Fig. 2: ROMO1 promotes reductive shift of the redox landscape of the mitochondrial cysteinome.

a–d Distributions of the averaged TG/WT activity-based protein profiling ratios of the mitochondrial cysteinome in the heart (a), liver (b), skeletal muscle (SKM) (c), and brain (d). Mitochondrial proteome was curated using MitoCarta 3.0. Blue, gray, and red dots indicate reduced (Log₂R_(TG/WT) ≥ 0.58), unchanged (-0.58<Log₂R_(TG/WT) < 0.58), and oxidized (Log₂R_(TG/WT) ≤ -0.58) cysteine sites in the TG mitochondria, respectively. Note that C15 and C42 were detected in the four tissues (highlighted). Inset pie charts show sub-mitochondrial distributions of the proteins with reduced cysteine residues. OMM, outer mitochondrial membrane; IMM, inner mitochondrial membrane. n = 3-4 independent biological replicates from 6-8 young mice (3-month-old) for each tissue (2 M 4 F for liver; 4 M 4 F for heart, SKM, and brain). e Numbers of cysteine sites with or without altered redox status in TG mice as shown in (a–d). f, g As in (a–d), except that the mitochondrial cysteinome redox changes were measured in the heart of cardiomyocyte-specific Romo1 knockout (cKO) mice (f) or in the liver of hepatocyte-specific Romo1 knockout (hKO) mice (g), along with their respective control groups. n = 4 independent biological replicates from 8 mice (4 M 4 F for each group). 3-month-old mice were used.

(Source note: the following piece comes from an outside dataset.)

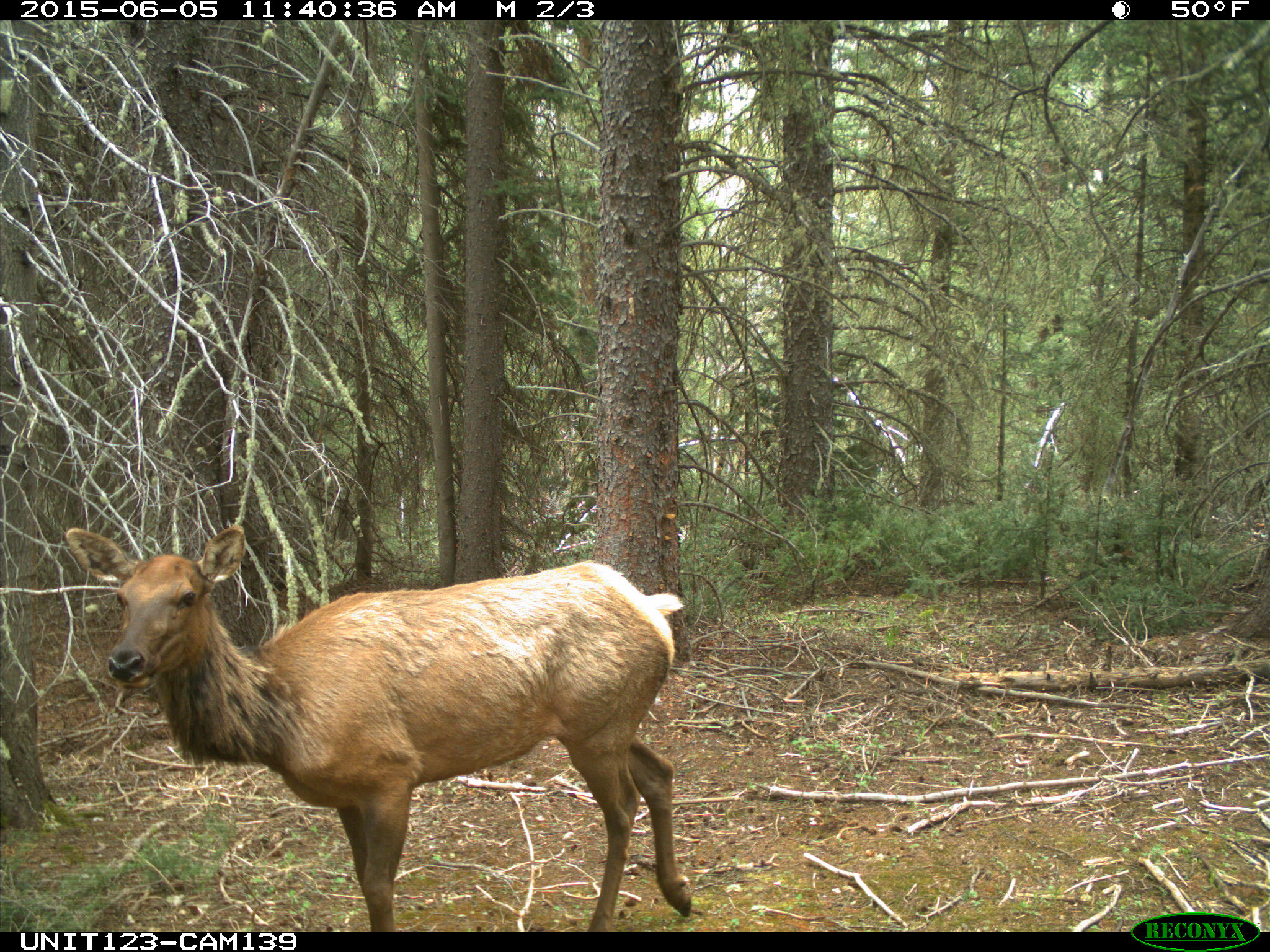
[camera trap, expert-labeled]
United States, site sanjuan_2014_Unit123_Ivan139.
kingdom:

Note that C15 and C42 of ROMO1 were detected in the cKO group. h Numbers of cysteine sites with or without altered redox status in KO mice as shown in (f, g). i Gene ontology analysis of the mitochondrial proteins with reduced and oxidized cysteines in the tissues of TG and KO mice, respectively. The top 5 hits in each tissue are shown. Source data are provided as a Source Data file.